Элла: Ну а сейчас на данный момент нас поставили в такое положение, что мы сами вынуждены заниматься расследованием. Полтора года прошло – прокуратура не называет виновников. Это достаточно времени прошло, чтобы выявить… Имена известны. Почему-то не хотят привлекать к уголовной ответственности. Нас это не устраивает. Один Кулаев и три сотрудника РОВД, два сотрудника Ингушетии РОВД – нас это не устраивает. Теракт произошел, столько людей погибло, не только по вине террористов и по вине трех сотрудников. Мы уже знаем конкретные должностные лица, которое должны понести наказание. Основное дело откладывается – один раз отложили, второй раз отложили. У нас создается впечатление, что еще раз отложат и еще раз отложат. И так до бесконечности. Такое положение дел пострадавших не может устраивать. Конкретные вопросы ставятся перед Шепелем – на них ответов нет. Расследования объективного, по нашему пониманию - нет. Время идет. Беслан могут забыть, а между тем, если не расследовать бесланскую трагедию, то теракты будут продолжаться. Они и так продолжаются. Когда произошел Норд-Ост, мы на недавней встрече говорили, что, если бы Норд-Ост расследовали, виновников всех, то в Беслане такой трагедии не случилось бы, это однозначно. Поэтому сейчас вопрос стоит так: правоохранительная система уже, можно сказать однозначно, прикрывает виновников. Нас это не устраивает. Вот мы хотим послушать: вы как гражданин, даже может, не как представитель президента, просто как гражданин – как к этому делу относитесь? Есть конкретные лица, которые пошли на повышение – я могу перечислить вам. Например, Коряков, Гайденко – это сотрудники ФСБ. Теракты по закону о терроризме должны предотвращаться конкретными органами – представителями ФСБ. Ни один сотрудник ФСБ не понес наказания. И вывода не сделано. И люди гибнут дальше. И безопасности нет, понимаете? Мы уже переживаем… То, что их не вернуть – это мы все понимаем уже. Но безопасности нет в дальнейшем, и нас это очень беспокоит, и вас это тоже, конечно, беспокоит, и мы должны придти к какому-то мнению, и потребовать, и вы нам должны помочь, по-моему. По крайней мере, в нашем представлении, вы нам можете помочь в этом.

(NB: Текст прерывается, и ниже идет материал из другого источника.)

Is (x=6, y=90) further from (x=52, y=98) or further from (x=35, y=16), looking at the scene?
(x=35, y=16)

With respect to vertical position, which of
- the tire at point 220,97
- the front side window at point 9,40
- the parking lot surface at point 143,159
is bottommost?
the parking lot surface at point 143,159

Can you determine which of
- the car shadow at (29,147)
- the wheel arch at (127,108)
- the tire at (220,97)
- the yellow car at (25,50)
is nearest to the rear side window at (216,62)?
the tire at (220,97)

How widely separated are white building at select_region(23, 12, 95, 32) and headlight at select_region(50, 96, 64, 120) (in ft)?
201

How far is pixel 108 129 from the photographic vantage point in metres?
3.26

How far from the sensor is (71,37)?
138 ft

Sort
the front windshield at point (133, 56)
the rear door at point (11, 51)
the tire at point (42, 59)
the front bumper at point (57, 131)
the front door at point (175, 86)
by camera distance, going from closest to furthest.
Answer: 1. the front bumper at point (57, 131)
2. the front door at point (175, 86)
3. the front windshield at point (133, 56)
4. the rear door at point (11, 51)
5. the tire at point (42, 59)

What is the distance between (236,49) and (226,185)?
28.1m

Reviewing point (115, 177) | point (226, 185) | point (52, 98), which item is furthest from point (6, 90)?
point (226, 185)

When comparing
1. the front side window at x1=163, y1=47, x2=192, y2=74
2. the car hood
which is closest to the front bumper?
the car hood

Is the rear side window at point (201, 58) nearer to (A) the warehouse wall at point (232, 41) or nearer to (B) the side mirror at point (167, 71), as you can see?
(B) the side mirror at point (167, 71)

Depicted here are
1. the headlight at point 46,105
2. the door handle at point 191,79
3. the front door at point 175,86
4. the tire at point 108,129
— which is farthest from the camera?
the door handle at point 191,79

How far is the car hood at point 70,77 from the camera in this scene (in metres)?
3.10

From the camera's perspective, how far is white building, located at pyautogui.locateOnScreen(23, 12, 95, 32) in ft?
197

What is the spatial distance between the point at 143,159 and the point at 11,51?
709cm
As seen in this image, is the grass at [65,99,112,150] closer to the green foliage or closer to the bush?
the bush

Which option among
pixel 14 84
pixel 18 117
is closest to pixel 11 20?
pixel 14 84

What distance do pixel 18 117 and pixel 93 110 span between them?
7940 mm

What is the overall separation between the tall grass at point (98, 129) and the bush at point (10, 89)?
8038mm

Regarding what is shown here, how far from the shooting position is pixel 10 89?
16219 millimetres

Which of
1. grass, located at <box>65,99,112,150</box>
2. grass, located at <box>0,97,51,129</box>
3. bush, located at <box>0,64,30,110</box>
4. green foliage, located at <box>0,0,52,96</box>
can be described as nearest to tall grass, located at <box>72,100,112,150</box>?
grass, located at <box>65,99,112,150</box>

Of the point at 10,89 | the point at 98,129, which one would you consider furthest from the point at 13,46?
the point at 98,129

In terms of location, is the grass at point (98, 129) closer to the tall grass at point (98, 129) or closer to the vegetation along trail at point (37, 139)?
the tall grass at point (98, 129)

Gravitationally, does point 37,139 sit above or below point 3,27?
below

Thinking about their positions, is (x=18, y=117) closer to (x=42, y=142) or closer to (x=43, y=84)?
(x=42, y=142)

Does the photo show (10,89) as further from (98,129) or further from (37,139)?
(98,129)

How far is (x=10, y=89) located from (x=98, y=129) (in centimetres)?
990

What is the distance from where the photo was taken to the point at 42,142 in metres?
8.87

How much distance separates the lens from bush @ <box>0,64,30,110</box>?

Козак: Можно говорить? В каком ключе будем? Вопрос-ответ? Так, наверное, будет проще. Первое, что можно откровенно сказать: абсолютной безопасности, тем более против террористических актов, не существует нигде в мире. Вы говорите однозначно, что по результатам «Норд-Оста»  посадили бы сто  человек должностных лиц, то не было бы Беслана. Это неоднозначно. Мы должны просто правде в глаза сказать.

Второе, что касается расследования этого дела, его хода и так далее… Оно расследуется полтора года, на сегодняшний день следствие продлено до октября месяца, насколько я знаю. Вы, как потерпевшие, если считаете, что уже вам уже известно - кто-то виноват, кого-то надо наказать…Если вы считаете, что дело затягивает, что следователи, прокуроры необоснованно вынес необоснованное постановление о продлении -  никто другой , кроме потерпевших, не имеет права это делать. Только потерпевшие или обвиняемые, насколько я знаю. Если других обвиняемых нет – вы можете обжаловать это в суде и доказать, если есть такие доказательства: вот, мы считаем, мы знаем. Говорить об этом мне, даже говорить об этом следователю, котрый с вами не соглашается – невозможно. решение по этому вопросу, если у вас разногласия со следователем или прокурором – может принять только суд. Вы можете  сегодня, завтра, по окончанию этого дела сесть, прочитать тома, каждый из вас имеет право, я об этом уже говорил, прочитав от корки до корки, оценить все то, что следователь собирал, оценить: вот, неправильно установил причинно-следственные связи между такими-то действиями и такими-то событиями.  Он не проверил такие-то обстоятельства и мы ходатайствуем.. Вот, то что мне доложили, даже после нашей последней встречи было удоволетворено около 50 ходатайств потерпевших, проведены конкретные следственные действия, в том числе с вашим участием, с участие потерпевших.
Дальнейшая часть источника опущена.